Red flags to look at out for

So what should investors concentrate to? Of course, not all platforms are the identical. Ask yourself: Does this help me invest or strongly encourage me to trade? If your investment platform feels more like a slot machine than a financial instrument, it’s value asking what behaviors it encourages.

Understand what’s being offered. Commission-free trading sounds great, but don’t confuse this with the concept “every trading is free”. Investment platforms are complex and expensive to develop and operate. In order to cover costs and return capital to backers, these platforms need recent sources of income. In this market environment, speculative products (like crypto and options) are easier to scale and appear more exciting than traditional offerings. These products promote riskier investment practices (borrowing on margin, buying and selling more regularly) that might not be in one of the best interests of investors. Understanding how these features work and why they exist keeps you on top of things.

The next standard

Recognizing warning signs is just half the answer. Our focus needs to be on investor success, not short-term dopamine. This is not going to correct itself; It requires leadership from either side of the industry.
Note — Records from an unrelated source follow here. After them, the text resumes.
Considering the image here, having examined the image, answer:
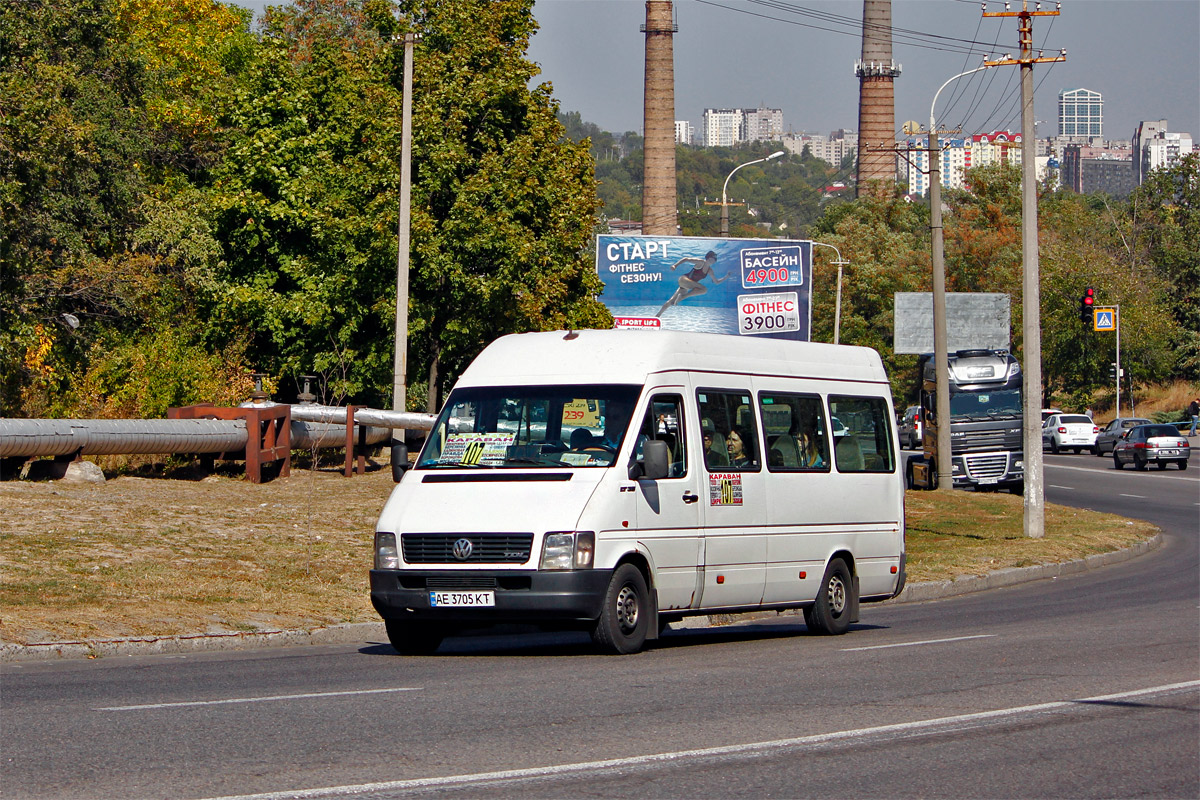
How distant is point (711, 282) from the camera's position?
46.1 meters

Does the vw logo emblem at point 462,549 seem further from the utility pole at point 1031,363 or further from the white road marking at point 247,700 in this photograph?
the utility pole at point 1031,363

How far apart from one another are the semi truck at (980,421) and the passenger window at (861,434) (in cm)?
2240

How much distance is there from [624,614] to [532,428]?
1691 millimetres

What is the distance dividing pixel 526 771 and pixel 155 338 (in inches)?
1078

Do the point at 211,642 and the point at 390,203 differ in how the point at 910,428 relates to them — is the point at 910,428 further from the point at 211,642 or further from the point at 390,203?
the point at 211,642

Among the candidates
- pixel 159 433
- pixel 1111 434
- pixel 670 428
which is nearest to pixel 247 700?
pixel 670 428

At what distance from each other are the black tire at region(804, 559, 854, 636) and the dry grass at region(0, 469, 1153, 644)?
429 centimetres

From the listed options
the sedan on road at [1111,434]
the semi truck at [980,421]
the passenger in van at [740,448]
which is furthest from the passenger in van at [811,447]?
the sedan on road at [1111,434]

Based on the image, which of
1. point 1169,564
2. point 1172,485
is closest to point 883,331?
point 1172,485

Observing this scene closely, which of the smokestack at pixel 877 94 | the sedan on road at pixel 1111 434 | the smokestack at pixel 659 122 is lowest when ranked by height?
the sedan on road at pixel 1111 434

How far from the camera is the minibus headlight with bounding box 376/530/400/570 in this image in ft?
36.3

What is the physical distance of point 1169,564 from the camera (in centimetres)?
2284

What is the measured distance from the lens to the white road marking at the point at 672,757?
6035 mm

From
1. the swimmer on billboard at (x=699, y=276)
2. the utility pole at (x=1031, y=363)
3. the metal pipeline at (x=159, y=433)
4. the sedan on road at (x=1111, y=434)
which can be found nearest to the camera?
the metal pipeline at (x=159, y=433)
There is a necessity for established firms to further speed up product innovation. The same technology that could make investors overtrade may make them make smarter decisions: AI that encourages pondering reasonably than reacting, and gamification that rewards long-term pondering reasonably than quick motion.

For disruptors, this implies staying true to their original mission, when the actual aim was to make investing more accessible, to not make profits through speculation.

Real wealth comes from discipline and consistency over time. We should optimize for this.